Police found Margaret’s beaten body in a bathtub with blood splattered throughout the house, including on the ceiling.
The pathologist likened her injuries to that of a fatal car crash, with lacerations covering her body including her face and scalp, and fractures to her ribs and spine, which would have left her paralyzed her from the waist down, according to the Pittsburgh Post-Gazette.
Sumney was interviewed and a search of his iPhone revealed he had documented his mother’s murder.
He had taken 277 hundreds of photos with her body including a commemorative selfie of his own blood-smeared face, images of him flashing a ‘thumbs up’ sign, and video of him washing his mother’s mangled corpse in the bathtub.
Prosecutors also said in 2020 that Sumney, before leaving his mother’s body in the home, had searched ‘how long does it take before a body starts to decompose?’ and ‘how long do you wait to dispose of a body?’ on the internet.
He was formally arrested days after his mother’s murder and was in possession of his mom’s bracelet, necklace, debit card, and three checks, according to reports.
He had also purchased a hotel room in Philadelphia after the murder and given a hotel manager a set of pearls and told her they were ‘from a special lady to a special lady.’
Sumney had been originally charged with homicide as well as abuse of a corpse, robbery and theft by unlawful taking, but those charges were later dropped.
If he had been convicted of the more severe charges, he would have received a mandatory life sentence.
He instead pleaded guilty to third-degree murder and was sentenced to a minimum of 20 years in prison after signing a plea deal.
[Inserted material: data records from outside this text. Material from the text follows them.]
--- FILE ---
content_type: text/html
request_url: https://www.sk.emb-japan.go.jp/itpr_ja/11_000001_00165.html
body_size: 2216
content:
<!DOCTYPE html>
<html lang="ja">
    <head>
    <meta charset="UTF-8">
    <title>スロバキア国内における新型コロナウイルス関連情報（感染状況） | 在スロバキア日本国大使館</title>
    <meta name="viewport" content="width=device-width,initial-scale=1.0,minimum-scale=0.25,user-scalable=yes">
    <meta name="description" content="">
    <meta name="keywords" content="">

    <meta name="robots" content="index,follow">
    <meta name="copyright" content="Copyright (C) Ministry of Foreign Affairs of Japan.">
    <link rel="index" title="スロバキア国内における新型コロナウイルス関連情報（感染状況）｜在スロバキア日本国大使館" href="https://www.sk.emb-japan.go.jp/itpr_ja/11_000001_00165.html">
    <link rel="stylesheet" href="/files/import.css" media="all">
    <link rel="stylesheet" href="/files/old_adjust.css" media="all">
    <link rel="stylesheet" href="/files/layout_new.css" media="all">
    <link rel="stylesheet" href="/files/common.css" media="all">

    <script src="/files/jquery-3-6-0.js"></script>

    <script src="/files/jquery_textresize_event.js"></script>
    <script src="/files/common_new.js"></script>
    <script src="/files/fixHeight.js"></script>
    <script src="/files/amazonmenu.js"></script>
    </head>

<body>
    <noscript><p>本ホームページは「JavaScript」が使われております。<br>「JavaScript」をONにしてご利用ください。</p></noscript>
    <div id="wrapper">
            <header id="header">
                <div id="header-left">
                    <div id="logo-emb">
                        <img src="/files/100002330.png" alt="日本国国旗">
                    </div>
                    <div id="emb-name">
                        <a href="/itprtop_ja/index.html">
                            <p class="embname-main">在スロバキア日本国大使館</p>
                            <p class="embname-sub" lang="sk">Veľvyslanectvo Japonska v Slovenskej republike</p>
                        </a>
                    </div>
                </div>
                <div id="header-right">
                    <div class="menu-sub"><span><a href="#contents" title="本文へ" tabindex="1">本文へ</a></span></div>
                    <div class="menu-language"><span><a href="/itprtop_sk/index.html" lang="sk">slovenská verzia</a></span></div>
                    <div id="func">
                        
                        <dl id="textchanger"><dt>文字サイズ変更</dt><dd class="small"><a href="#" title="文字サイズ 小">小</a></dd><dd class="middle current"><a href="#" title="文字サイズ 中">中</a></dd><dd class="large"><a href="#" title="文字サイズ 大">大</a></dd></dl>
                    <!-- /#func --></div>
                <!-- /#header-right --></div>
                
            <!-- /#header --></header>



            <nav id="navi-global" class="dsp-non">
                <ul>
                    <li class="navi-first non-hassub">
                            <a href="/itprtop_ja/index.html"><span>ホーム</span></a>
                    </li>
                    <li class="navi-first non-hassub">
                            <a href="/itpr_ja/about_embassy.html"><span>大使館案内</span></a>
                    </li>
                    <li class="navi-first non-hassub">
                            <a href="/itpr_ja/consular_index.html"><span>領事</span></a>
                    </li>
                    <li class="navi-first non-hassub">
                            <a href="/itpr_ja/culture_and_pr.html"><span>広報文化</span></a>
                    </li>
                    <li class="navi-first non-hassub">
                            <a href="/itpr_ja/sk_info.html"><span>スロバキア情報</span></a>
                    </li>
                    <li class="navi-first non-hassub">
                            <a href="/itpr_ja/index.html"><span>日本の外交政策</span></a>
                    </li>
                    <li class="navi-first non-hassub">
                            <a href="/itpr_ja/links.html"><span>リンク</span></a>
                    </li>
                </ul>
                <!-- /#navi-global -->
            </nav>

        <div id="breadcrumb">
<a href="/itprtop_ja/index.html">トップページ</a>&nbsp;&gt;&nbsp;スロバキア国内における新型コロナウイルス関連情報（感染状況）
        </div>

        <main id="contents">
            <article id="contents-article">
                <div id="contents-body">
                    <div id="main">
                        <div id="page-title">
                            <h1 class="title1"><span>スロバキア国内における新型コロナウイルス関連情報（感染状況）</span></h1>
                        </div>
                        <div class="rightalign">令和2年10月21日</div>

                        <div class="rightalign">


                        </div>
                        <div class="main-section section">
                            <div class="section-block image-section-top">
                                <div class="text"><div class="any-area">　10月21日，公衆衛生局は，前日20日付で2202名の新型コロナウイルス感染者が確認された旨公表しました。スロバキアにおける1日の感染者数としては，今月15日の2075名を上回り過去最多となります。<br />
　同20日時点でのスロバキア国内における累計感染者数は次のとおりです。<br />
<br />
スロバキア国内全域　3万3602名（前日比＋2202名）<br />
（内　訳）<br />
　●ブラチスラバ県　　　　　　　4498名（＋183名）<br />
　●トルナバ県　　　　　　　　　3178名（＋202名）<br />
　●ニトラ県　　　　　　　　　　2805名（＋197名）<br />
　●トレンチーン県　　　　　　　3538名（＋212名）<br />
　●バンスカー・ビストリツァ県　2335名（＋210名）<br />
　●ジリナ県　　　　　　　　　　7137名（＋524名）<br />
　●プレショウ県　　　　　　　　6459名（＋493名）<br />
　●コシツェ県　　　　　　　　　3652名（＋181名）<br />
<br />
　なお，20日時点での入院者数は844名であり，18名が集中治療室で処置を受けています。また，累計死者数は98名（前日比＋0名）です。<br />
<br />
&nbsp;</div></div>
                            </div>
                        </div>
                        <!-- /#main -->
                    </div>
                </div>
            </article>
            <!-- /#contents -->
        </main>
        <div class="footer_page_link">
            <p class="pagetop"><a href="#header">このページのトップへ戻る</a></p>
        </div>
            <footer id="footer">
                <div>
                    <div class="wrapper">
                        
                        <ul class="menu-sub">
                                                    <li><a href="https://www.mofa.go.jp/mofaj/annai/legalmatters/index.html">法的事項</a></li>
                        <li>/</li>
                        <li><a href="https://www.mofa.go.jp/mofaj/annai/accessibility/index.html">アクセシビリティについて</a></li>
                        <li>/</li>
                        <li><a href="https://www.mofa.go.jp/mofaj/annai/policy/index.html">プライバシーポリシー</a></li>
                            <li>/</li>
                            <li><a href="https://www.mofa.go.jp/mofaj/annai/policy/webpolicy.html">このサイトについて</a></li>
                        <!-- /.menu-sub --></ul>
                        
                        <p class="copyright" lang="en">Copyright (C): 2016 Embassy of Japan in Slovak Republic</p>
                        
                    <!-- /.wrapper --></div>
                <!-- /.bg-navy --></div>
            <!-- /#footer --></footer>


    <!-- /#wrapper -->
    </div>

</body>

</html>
At trial, a doctor testified that Sumney may have been in an improper mental state due to high doses of Adderall in his bloodstream.
In court he apologized for his actions, insisting: ‘I cannot believe I would let myself get in such a state where I could do something so bad, so horrible. I cannot believe what I did, that I killed my own mother….
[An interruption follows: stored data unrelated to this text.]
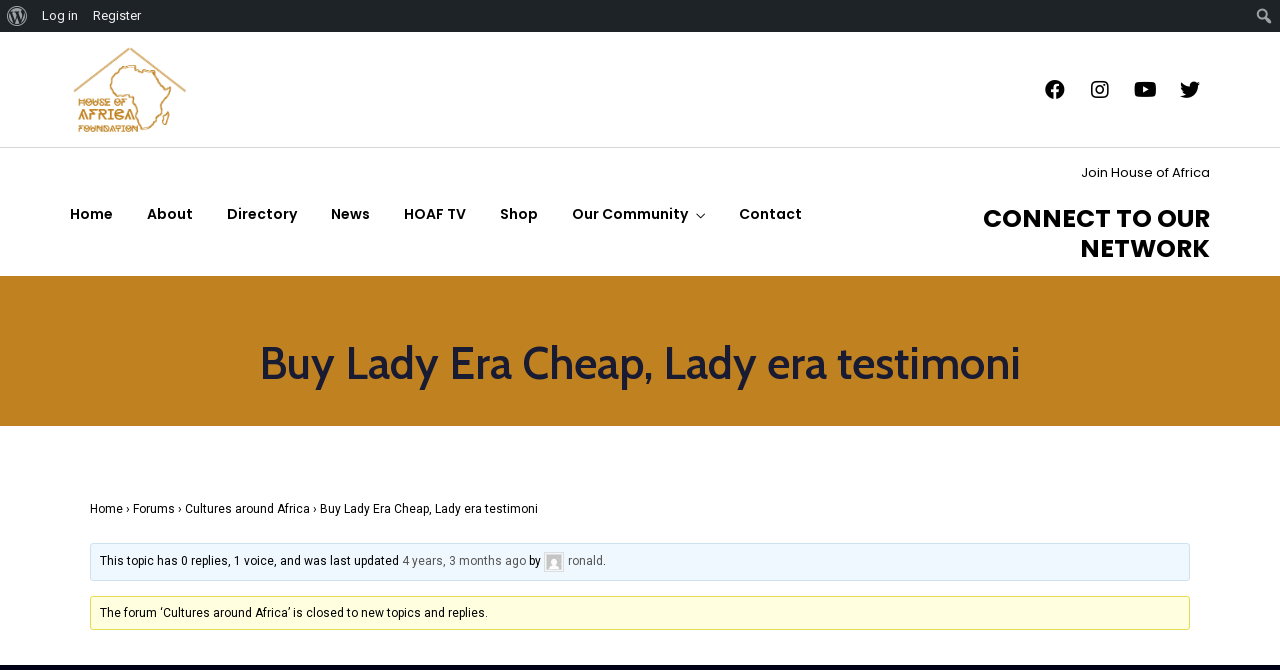

--- FILE ---
content_type: text/javascript
request_url: https://www.houseofafrica.org/wp-content/plugins/bbp-style-pack/js/bsp_delete.js?ver=1704376480
body_size: 220
content:
jQuery( function($) {       
                $('a.bbp-reply-trash-link').click( function( event ) {
                        if( ! confirm( 'Are you sure you want to delete this reply?' ) ) {
                    event.preventDefault();
                }           
                        });
                });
‘To my family, to my sisters, and my aunts, I know it’s impossible to forgive me. I don’t forgive myself. I just want to let them know I am truly sorry.’
But Margaret’s family were devastated by the ruling and said they fear that Sumney would hunt them down when he got out.
‘This is definitely not justice for my mom and it’s definitely not keeping society safe,’ the victim’s elder daughter, Ellen, insisted when speaking to reporters.
‘I don’t understand how Pennsylvania doesn’t see him as dangerous enough to want to convict him of first-degree murder.’
‘To ever let him out?’ she continued. ‘I don’t even have words for it. I don’t think you could fix David. Somebody who takes pictures, selfies as they murder someone. He’s a killer. That’s all he is. And I believe he would definitely kill again.’